§ PAGE TEXT:
* * * *
Throughout the report, business appears to come first; nature and climate last.

All this,
the CCC says, is consistent with the target it has set for the
government, of net zero greenhouse gas emissions by 2050. It tells me that the
rationale for this target “remains valid today”, meeting the UK’s obligations under
the Paris Agreement. This agreement commits governments to seek
“to limit the temperature increase to 1.5°C above pre-industrial levels”. But
in November, the UN published a report showing
that preventing more than 1.5°C means cutting greenhouse gas emissions by 7.6%
every year between now and 2030: a much steeper trajectory than the CCC’s. The
committee has set the wrong target, for the wrong date.

But I
think the problem runs deeper than this. It’s not just the target that’s wrong,
but the very notion of setting targets in an emergency.
* * * *
§ WHAT YOU ARE ASKED TO DO:
In the passage on the CCC report, rewrite the paragraph beginning "All this, the CCC says" more briefly, keeping its main facts.

§ DATA SUPPLIED:
* * * *
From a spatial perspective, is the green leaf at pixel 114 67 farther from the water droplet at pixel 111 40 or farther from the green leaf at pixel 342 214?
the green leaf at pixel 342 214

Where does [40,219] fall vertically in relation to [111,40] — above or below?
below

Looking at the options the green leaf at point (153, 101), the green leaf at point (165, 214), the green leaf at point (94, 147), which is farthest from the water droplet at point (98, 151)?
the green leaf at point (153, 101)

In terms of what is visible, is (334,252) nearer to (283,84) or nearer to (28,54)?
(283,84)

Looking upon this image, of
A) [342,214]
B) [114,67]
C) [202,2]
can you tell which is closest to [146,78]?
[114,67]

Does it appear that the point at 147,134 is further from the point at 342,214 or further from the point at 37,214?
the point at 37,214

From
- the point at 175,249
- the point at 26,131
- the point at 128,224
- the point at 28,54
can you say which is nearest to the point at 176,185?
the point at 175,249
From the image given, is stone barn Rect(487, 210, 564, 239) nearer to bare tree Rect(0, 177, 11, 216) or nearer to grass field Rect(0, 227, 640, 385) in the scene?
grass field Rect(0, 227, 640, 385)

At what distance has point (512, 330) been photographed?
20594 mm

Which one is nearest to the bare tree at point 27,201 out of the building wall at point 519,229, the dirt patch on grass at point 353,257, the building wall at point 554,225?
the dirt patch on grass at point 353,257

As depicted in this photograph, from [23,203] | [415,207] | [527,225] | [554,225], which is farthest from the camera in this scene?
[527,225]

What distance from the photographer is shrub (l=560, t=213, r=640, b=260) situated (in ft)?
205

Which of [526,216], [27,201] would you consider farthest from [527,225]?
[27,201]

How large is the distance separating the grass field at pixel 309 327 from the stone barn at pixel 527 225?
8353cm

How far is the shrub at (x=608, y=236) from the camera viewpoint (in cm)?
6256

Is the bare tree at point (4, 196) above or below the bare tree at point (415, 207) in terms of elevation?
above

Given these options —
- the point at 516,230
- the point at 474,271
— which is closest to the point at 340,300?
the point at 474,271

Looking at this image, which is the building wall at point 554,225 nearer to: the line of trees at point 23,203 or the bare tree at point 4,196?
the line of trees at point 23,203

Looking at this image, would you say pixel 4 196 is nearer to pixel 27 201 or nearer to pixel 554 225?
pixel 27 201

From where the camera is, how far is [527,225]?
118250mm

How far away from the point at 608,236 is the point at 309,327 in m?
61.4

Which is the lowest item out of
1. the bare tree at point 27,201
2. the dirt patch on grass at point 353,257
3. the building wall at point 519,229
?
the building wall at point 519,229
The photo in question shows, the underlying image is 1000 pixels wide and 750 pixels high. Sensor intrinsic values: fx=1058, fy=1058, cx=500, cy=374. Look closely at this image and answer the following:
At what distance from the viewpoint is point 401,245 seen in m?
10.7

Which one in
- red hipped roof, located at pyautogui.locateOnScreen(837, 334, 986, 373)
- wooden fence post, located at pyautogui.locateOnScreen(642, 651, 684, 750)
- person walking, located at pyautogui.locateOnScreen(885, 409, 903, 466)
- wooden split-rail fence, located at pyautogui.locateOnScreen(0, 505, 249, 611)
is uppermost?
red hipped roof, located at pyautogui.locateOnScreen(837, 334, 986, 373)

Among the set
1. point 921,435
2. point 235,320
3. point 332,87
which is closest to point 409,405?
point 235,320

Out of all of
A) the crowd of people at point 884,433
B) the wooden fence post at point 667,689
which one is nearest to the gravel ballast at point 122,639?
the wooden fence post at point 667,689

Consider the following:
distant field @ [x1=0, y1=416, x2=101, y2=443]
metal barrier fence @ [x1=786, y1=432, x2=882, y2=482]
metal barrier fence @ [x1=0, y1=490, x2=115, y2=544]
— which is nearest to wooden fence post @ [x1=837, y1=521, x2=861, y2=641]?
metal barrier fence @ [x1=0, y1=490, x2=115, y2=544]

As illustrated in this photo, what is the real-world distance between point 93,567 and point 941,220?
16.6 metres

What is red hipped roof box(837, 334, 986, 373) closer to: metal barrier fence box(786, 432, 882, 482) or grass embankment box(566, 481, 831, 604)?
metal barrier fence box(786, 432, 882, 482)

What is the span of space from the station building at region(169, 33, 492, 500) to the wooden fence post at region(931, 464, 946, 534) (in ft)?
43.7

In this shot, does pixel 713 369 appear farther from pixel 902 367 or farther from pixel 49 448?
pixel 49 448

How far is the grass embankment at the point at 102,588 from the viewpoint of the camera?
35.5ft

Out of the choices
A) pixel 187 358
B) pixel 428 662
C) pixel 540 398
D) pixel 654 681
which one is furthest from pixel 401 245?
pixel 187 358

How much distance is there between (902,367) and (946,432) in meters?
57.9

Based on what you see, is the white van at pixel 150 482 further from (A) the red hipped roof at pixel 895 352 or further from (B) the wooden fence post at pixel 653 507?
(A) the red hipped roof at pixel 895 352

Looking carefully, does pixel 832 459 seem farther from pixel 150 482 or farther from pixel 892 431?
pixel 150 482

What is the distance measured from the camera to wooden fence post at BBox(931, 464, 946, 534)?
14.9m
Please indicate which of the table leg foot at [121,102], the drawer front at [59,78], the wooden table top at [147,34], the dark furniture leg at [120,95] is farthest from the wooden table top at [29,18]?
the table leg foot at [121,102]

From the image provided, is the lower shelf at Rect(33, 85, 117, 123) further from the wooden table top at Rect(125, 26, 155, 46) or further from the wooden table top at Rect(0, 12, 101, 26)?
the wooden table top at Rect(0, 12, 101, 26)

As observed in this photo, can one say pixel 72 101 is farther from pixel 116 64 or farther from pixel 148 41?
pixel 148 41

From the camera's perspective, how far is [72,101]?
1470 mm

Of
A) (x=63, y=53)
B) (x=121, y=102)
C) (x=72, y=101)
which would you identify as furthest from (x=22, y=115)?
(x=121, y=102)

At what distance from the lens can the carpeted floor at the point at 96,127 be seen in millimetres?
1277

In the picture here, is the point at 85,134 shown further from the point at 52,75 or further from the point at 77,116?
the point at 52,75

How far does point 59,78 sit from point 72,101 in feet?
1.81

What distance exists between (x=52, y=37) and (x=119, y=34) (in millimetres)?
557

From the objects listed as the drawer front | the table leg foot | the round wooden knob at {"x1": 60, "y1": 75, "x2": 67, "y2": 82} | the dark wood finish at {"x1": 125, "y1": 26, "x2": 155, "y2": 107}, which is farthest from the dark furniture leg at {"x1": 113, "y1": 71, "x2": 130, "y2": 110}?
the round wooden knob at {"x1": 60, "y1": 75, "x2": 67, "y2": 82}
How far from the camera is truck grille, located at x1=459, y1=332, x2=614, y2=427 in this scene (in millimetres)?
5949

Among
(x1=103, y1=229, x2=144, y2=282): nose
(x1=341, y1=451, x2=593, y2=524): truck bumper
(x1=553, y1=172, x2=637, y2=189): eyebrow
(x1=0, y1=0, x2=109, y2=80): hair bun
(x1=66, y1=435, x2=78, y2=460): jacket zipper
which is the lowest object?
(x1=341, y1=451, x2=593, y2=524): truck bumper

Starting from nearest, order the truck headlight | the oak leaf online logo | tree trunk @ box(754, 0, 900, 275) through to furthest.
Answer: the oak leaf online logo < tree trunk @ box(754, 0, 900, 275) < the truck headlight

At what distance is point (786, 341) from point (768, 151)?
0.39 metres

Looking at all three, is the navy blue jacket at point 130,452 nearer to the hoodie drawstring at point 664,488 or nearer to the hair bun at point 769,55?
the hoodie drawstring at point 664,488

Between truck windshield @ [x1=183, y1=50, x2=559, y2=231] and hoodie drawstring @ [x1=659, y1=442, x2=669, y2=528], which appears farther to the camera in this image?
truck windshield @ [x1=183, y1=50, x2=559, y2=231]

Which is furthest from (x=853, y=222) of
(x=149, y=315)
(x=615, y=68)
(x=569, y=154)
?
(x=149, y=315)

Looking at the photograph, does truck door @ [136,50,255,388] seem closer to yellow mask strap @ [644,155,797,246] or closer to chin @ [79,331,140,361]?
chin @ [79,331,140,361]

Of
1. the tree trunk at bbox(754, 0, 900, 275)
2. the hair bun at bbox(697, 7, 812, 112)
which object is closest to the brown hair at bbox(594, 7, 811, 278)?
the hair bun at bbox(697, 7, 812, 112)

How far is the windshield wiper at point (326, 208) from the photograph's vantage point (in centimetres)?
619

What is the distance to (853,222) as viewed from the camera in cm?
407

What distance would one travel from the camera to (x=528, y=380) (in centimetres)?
* * * *
§ RESPONSE FOR THIS EXERCISE:
The CCC says all this fits its target for the government of net zero greenhouse gas emissions by 2050. The committee says the rationale "remains valid today" because it meets the UK's obligations under the Paris Agreement, which commits governments to seek to limit warming to 1.5°C above pre-industrial levels. But a UN report from November showed that staying under 1.5°C requires cutting greenhouse gas emissions by 7.6% every year between now and 2030. That is a much steeper path than the CCC's. The committee has set the wrong target for the wrong date.